NASA successfully completed its first high altitude supersonic test of the parachute that the Mars 2020 rover will use as part of its landing operation.

The rocket carried the payload as high as about 32 miles (51 kilometers). Forty-two seconds later, at an altitude of 26 miles (42 kilometers) and a velocity of 1.8 times the speed of sound, the test conditions were met and the Mars parachute successfully deployed. Thirty-five minutes after launch, ASPIRE splashed down in the Atlantic Ocean about 34 miles (54 kilometers) southeast of Wallops Island. “Everything went according to plan or better than planned,” said Clark. “We not only proved that we could get our payload to the correct altitude and velocity conditions to best mimic a parachute deployment in the Martian atmosphere, but as an added bonus, we got to see our parachute in action as well.”
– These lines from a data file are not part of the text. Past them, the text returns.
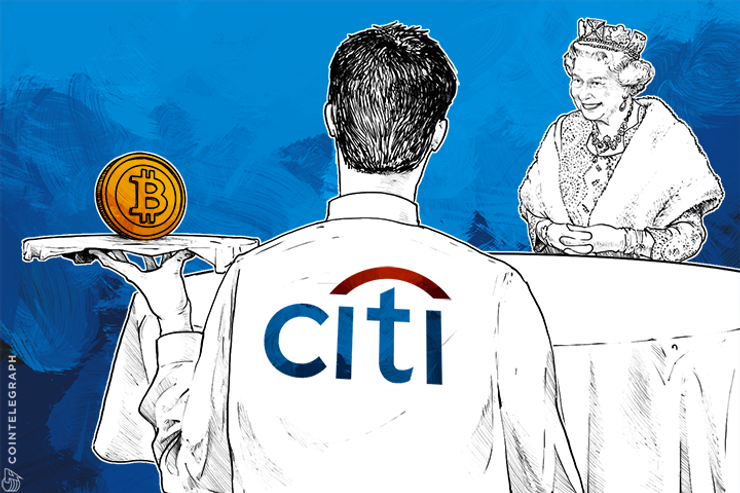 Citi Calls on UK Gov't to Launch 'Inevitable' Digital Currency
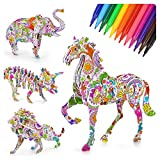 5 6 7 8 Year Old Girl Kid Birthday Gift, Art Supplies Painting Toy Kit for Toddler Boys Girls Age 4-12 Kids Art and Craft Toy Educational 3D Painting Coloring Puzzle Set for Girl Child Age 6-10
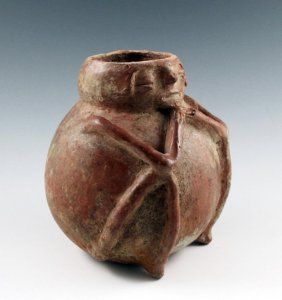 Pre-Columbian Narino Seated Figure Vessel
The parachute tested during this first flight was almost an exact copy of the parachute used to land NASA’s Mars Science Laboratory successfully on the Red Planet in 2012. Future tests will evaluate the performance of a strengthened parachute that could also be used in future Mars missions. The Mars 2020 team will use data from these tests to finalize the design for its mission.

There is a nice video of this test flight at the link.
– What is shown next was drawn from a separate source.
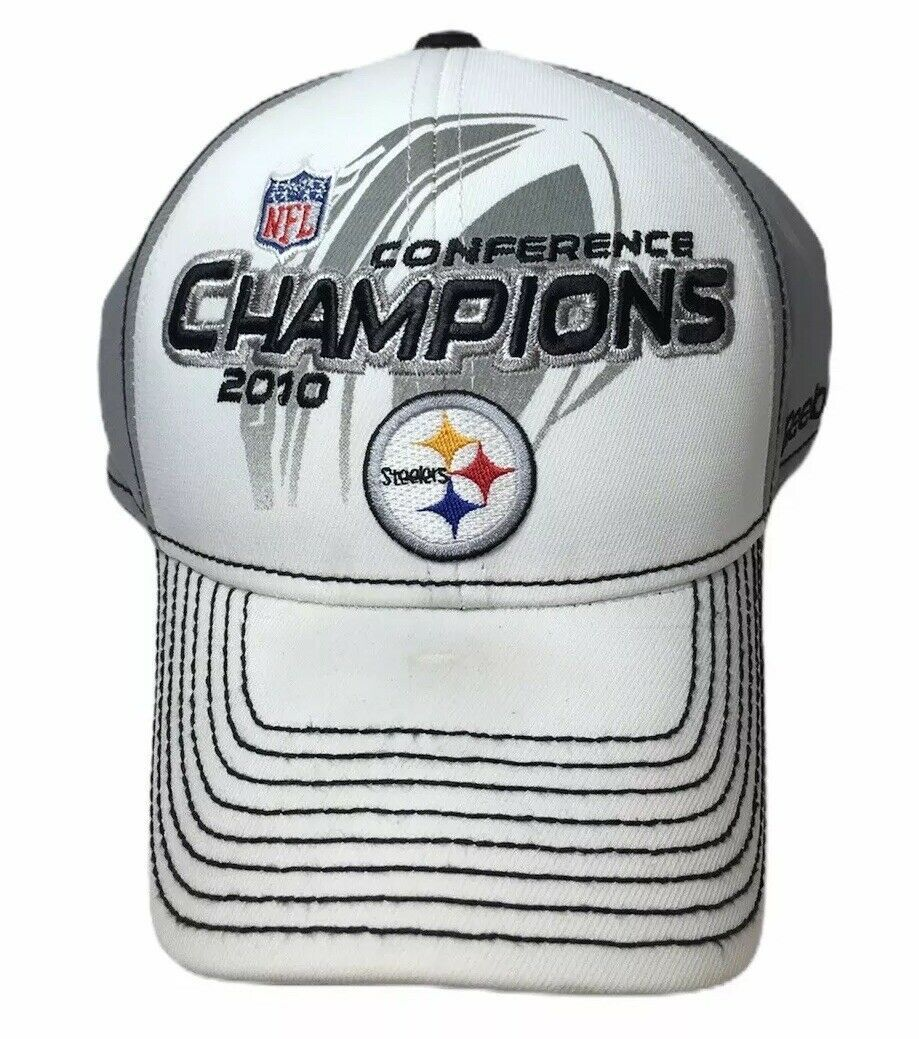 Reebok Pittsburgh Steelers Hat Adult AFC  Conference Champs 2010 Super Bowl XLV - $17.19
At first glance one wonders why they need to do these tests, since the parachute system is going to be almost identical to the one used by Curiosity in 2012, and that worked perfectly. However, they really aren’t testing the parachute but the system to fly and test future parachutes at the high altitudes that mimic Martian conditions. With this test technology working and available, it will make it possible to test all kinds of parachute designs for use on Mars, even Rogollo hang-glider chutes.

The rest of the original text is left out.